* _Directive A_
Output the rows exactly as they appear, from the first line of the rows through the line containing "18L61 24L72 26V24H76L79", with both of those lines included.

* _Excerpt to read_
— begin —
Can you spot when people are lying to you? If the answer is no, you might be suffering from what psychologists call truth bias – the assumption that most people tell the truth most of the time.
Most people think other people are telling the truth more often than they actually are. This is known as truth bias.
This bias, which is purely unconscious, is partly because the majority of people do tell the truth – at least most of the time. In the absence of any evidence to the contrary, it’s logical to assume that another person is telling the truth because the odds are that is more likely. After all, why would they lie to us?
But people have different reasons for lying that are many and varied. A lot also depends on the severity of the lie – from wriggling out of going for a drink with a friend, to lying about a criminal offence, or lying for personal gain – there is always some advantage to the liar. People lie because lying can be a better way, or a short cut, to getting what they want. Sometimes ‘little white lies’ means that we can get children to behave better or customers to buy one item rather than another, and lying can persuade populations to agree to go to war.
Lying works better when the risk of getting caught is low. Research has shown that people tend to weigh up the risks of getting caught before deciding to lie. It’s because most people tend to lie only when they feel they are unlikely to get caught that lies are difficult to detect.
Most people like to think only other people lie and they they never lie themselves – even though deep down they know damn well that they do. The truth of the matter is that we all lie – even if we only do it once in a blue moon (which of course is another lie!)
Dr. Chris Street, a researcher and Senior Lecturer in Investigative Psychology at the University of Huddersfield, has studied the cognition of social conflict. He believes the reason most people are so bad at spotting a liar is because liars are skilled at covering up their lies.
— end —
* _Stored records_
— begin —
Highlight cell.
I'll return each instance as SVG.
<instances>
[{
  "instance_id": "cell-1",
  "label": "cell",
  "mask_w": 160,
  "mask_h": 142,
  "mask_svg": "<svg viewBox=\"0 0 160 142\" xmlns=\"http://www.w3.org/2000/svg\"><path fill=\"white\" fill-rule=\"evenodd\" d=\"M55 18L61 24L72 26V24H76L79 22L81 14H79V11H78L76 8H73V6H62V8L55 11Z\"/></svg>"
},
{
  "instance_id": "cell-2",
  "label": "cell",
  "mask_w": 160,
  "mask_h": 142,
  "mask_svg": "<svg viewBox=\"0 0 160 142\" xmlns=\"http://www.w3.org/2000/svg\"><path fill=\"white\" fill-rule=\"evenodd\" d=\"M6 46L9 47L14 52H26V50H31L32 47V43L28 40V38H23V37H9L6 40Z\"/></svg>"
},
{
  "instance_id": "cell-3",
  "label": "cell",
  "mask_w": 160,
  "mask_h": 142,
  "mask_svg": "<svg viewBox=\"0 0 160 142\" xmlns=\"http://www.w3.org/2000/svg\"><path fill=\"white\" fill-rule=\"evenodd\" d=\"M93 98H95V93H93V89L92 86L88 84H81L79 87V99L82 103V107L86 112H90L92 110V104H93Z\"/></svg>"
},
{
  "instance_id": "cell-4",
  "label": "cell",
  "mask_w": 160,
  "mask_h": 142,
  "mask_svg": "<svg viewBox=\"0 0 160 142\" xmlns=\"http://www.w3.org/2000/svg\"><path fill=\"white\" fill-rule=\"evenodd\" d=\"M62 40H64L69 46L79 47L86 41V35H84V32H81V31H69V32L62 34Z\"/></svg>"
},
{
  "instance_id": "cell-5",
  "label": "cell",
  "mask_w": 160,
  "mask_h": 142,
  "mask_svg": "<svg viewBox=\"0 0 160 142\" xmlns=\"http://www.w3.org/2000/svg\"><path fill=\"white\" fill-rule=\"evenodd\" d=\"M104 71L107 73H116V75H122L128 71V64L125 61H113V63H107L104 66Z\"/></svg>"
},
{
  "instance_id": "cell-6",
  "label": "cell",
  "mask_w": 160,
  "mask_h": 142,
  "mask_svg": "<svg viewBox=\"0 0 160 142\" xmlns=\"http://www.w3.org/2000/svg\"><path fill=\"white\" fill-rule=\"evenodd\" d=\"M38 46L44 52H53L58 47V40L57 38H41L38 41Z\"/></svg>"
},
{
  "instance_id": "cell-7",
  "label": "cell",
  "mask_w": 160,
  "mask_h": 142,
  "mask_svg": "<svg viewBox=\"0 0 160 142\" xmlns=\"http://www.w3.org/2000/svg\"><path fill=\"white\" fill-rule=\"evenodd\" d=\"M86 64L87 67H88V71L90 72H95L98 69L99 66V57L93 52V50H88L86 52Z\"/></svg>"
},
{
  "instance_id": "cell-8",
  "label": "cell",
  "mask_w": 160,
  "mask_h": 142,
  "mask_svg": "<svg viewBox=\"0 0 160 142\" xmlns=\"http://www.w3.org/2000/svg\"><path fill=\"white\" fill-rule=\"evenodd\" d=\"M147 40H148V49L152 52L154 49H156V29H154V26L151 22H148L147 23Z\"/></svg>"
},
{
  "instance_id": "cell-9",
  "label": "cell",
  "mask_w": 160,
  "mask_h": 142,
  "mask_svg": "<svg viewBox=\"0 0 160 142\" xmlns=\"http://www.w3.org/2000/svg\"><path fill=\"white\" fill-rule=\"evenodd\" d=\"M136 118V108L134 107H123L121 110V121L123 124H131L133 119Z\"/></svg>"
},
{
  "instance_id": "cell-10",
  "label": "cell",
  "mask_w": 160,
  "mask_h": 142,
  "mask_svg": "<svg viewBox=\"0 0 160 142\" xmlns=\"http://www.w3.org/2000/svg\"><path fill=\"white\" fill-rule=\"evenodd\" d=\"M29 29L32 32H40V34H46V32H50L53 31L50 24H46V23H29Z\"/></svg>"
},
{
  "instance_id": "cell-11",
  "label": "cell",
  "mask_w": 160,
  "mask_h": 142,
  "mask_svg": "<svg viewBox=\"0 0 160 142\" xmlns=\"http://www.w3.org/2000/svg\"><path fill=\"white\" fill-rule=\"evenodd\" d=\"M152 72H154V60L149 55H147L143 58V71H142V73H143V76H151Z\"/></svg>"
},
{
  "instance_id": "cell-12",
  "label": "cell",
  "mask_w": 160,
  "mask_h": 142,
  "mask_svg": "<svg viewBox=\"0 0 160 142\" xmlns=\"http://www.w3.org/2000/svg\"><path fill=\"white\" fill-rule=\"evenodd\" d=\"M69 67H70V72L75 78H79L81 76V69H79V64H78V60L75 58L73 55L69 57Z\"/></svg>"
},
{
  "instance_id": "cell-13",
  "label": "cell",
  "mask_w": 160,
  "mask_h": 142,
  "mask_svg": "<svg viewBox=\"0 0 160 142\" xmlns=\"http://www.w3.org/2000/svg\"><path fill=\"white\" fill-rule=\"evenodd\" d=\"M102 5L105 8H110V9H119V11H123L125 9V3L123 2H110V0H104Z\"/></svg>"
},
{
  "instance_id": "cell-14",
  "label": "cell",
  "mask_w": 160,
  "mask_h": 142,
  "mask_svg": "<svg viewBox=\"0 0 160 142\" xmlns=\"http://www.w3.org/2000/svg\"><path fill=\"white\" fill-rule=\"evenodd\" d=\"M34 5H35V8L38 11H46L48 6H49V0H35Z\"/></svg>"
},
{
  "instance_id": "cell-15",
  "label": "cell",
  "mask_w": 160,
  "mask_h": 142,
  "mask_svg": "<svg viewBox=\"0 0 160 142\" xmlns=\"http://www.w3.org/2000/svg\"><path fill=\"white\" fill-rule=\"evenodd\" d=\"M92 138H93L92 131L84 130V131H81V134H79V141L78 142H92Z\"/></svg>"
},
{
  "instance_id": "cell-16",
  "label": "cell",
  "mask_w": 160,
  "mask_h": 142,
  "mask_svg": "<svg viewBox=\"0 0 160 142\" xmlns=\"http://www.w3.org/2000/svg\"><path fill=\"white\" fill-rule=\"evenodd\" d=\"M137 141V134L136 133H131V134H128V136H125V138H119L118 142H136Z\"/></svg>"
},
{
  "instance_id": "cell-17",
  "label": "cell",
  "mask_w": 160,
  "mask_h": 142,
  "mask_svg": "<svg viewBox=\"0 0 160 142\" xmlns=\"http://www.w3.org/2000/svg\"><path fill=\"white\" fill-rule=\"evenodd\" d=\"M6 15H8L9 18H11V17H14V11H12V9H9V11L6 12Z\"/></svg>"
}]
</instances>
— end —
* _Directive B_
Answer these questions using the passage on truth bias:
(i) What term do psychologists use for the assumption that most people tell the truth most of the time?
(ii) According to the passage, under what condition does lying work better?
(iii) At which university is Dr. Chris Street a Senior Lecturer?

* _Full answer A_
Highlight cell.
I'll return each instance as SVG.
<instances>
[{
  "instance_id": "cell-1",
  "label": "cell",
  "mask_w": 160,
  "mask_h": 142,
  "mask_svg": "<svg viewBox=\"0 0 160 142\" xmlns=\"http://www.w3.org/2000/svg\"><path fill=\"white\" fill-rule=\"evenodd\" d=\"M55 18L61 24L72 26V24H76L79 22L81 14H79V11H78L76 8H73V6H62V8L55 11Z\"/></svg>"

* _Full answer B_
(i) Truth bias.
(ii) When the risk of getting caught is low.
(iii) The University of Huddersfield.